Work task —
Be exact. Print each record as it stands.

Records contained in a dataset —
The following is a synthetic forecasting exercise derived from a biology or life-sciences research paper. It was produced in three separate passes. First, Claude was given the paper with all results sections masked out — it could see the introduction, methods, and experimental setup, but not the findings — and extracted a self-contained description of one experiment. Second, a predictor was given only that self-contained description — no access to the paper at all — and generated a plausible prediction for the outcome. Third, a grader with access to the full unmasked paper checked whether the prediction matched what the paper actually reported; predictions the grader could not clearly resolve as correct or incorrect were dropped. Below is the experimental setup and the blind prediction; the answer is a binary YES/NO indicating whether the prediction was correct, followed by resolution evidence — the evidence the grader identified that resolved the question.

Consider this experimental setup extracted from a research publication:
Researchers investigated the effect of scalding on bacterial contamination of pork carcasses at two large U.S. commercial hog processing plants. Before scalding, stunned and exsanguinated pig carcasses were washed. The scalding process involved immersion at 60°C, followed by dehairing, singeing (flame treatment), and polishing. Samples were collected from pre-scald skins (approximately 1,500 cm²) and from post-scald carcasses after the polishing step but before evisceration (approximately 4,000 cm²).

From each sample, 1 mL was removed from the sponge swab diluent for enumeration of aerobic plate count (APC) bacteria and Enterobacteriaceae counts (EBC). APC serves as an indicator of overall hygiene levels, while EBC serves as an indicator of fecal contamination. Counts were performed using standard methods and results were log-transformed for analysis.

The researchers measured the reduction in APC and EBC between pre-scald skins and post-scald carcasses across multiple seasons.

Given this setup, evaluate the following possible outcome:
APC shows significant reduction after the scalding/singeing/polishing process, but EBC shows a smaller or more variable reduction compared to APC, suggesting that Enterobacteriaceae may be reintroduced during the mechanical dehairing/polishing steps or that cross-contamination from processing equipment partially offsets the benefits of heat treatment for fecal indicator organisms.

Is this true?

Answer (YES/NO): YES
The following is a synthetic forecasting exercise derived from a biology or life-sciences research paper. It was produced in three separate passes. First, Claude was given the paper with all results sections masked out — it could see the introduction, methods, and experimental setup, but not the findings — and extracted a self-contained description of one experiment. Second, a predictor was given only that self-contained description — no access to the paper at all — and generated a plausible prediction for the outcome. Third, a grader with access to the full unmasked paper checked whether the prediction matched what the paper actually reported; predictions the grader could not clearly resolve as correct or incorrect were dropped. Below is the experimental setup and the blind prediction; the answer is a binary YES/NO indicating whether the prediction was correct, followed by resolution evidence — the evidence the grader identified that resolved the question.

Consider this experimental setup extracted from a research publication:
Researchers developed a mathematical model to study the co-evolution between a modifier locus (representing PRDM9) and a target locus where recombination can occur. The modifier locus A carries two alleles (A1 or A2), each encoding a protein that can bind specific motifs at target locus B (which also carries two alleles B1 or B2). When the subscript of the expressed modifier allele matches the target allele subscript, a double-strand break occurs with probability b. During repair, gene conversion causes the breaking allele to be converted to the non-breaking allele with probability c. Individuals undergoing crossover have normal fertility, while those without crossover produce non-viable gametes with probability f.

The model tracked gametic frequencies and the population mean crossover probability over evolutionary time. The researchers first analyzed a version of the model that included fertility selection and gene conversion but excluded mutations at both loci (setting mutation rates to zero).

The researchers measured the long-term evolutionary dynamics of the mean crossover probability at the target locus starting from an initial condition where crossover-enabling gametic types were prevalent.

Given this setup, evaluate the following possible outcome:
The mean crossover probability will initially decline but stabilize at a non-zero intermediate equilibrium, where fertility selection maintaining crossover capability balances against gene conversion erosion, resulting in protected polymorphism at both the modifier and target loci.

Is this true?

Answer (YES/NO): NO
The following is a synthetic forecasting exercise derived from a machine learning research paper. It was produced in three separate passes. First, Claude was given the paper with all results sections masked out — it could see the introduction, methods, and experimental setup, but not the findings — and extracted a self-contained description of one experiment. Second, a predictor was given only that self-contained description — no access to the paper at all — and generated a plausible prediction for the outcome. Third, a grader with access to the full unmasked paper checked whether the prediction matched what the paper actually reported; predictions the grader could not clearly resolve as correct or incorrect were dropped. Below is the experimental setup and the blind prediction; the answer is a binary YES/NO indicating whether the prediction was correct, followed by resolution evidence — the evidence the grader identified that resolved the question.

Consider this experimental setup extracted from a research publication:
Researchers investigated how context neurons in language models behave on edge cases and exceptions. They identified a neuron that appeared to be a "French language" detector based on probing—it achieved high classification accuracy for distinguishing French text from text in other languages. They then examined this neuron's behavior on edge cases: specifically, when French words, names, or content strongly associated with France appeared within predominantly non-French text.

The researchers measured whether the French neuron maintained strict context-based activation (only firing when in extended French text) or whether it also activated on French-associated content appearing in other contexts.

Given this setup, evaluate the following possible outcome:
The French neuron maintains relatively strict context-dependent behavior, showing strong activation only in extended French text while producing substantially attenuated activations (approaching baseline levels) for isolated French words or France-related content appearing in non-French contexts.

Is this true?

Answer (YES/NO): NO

Output below —
The following is a synthetic forecasting exercise derived from a biology or life-sciences research paper. It was produced in three separate passes. First, Claude was given the paper with all results sections masked out — it could see the introduction, methods, and experimental setup, but not the findings — and extracted a self-contained description of one experiment. Second, a predictor was given only that self-contained description — no access to the paper at all — and generated a plausible prediction for the outcome. Third, a grader with access to the full unmasked paper checked whether the prediction matched what the paper actually reported; predictions the grader could not clearly resolve as correct or incorrect were dropped. Below is the experimental setup and the blind prediction; the answer is a binary YES/NO indicating whether the prediction was correct, followed by resolution evidence — the evidence the grader identified that resolved the question.

Consider this experimental setup extracted from a research publication:
Researchers investigated the effect of scalding on bacterial contamination of pork carcasses at two large U.S. commercial hog processing plants. Before scalding, stunned and exsanguinated pig carcasses were washed. The scalding process involved immersion at 60°C, followed by dehairing, singeing (flame treatment), and polishing. Samples were collected from pre-scald skins (approximately 1,500 cm²) and from post-scald carcasses after the polishing step but before evisceration (approximately 4,000 cm²).

From each sample, 1 mL was removed from the sponge swab diluent for enumeration of aerobic plate count (APC) bacteria and Enterobacteriaceae counts (EBC). APC serves as an indicator of overall hygiene levels, while EBC serves as an indicator of fecal contamination. Counts were performed using standard methods and results were log-transformed for analysis.

The researchers measured the reduction in APC and EBC between pre-scald skins and post-scald carcasses across multiple seasons.

Given this setup, evaluate the following possible outcome:
APC shows significant reduction after the scalding/singeing/polishing process, but EBC shows a smaller or more variable reduction compared to APC, suggesting that Enterobacteriaceae may be reintroduced during the mechanical dehairing/polishing steps or that cross-contamination from processing equipment partially offsets the benefits of heat treatment for fecal indicator organisms.

Is this true?

Answer (YES/NO): YES
The following is a synthetic forecasting exercise derived from a biology or life-sciences research paper. It was produced in three separate passes. First, Claude was given the paper with all results sections masked out — it could see the introduction, methods, and experimental setup, but not the findings — and extracted a self-contained description of one experiment. Second, a predictor was given only that self-contained description — no access to the paper at all — and generated a plausible prediction for the outcome. Third, a grader with access to the full unmasked paper checked whether the prediction matched what the paper actually reported; predictions the grader could not clearly resolve as correct or incorrect were dropped. Below is the experimental setup and the blind prediction; the answer is a binary YES/NO indicating whether the prediction was correct, followed by resolution evidence — the evidence the grader identified that resolved the question.

Consider this experimental setup extracted from a research publication:
Researchers developed a mathematical model to study the co-evolution between a modifier locus (representing PRDM9) and a target locus where recombination can occur. The modifier locus A carries two alleles (A1 or A2), each encoding a protein that can bind specific motifs at target locus B (which also carries two alleles B1 or B2). When the subscript of the expressed modifier allele matches the target allele subscript, a double-strand break occurs with probability b. During repair, gene conversion causes the breaking allele to be converted to the non-breaking allele with probability c. Individuals undergoing crossover have normal fertility, while those without crossover produce non-viable gametes with probability f.

The model tracked gametic frequencies and the population mean crossover probability over evolutionary time. The researchers first analyzed a version of the model that included fertility selection and gene conversion but excluded mutations at both loci (setting mutation rates to zero).

The researchers measured the long-term evolutionary dynamics of the mean crossover probability at the target locus starting from an initial condition where crossover-enabling gametic types were prevalent.

Given this setup, evaluate the following possible outcome:
The mean crossover probability will initially decline but stabilize at a non-zero intermediate equilibrium, where fertility selection maintaining crossover capability balances against gene conversion erosion, resulting in protected polymorphism at both the modifier and target loci.

Is this true?

Answer (YES/NO): NO
The following is a synthetic forecasting exercise derived from a machine learning research paper. It was produced in three separate passes. First, Claude was given the paper with all results sections masked out — it could see the introduction, methods, and experimental setup, but not the findings — and extracted a self-contained description of one experiment. Second, a predictor was given only that self-contained description — no access to the paper at all — and generated a plausible prediction for the outcome. Third, a grader with access to the full unmasked paper checked whether the prediction matched what the paper actually reported; predictions the grader could not clearly resolve as correct or incorrect were dropped. Below is the experimental setup and the blind prediction; the answer is a binary YES/NO indicating whether the prediction was correct, followed by resolution evidence — the evidence the grader identified that resolved the question.

Consider this experimental setup extracted from a research publication:
Researchers investigated how context neurons in language models behave on edge cases and exceptions. They identified a neuron that appeared to be a "French language" detector based on probing—it achieved high classification accuracy for distinguishing French text from text in other languages. They then examined this neuron's behavior on edge cases: specifically, when French words, names, or content strongly associated with France appeared within predominantly non-French text.

The researchers measured whether the French neuron maintained strict context-based activation (only firing when in extended French text) or whether it also activated on French-associated content appearing in other contexts.

Given this setup, evaluate the following possible outcome:
The French neuron maintains relatively strict context-dependent behavior, showing strong activation only in extended French text while producing substantially attenuated activations (approaching baseline levels) for isolated French words or France-related content appearing in non-French contexts.

Is this true?

Answer (YES/NO): NO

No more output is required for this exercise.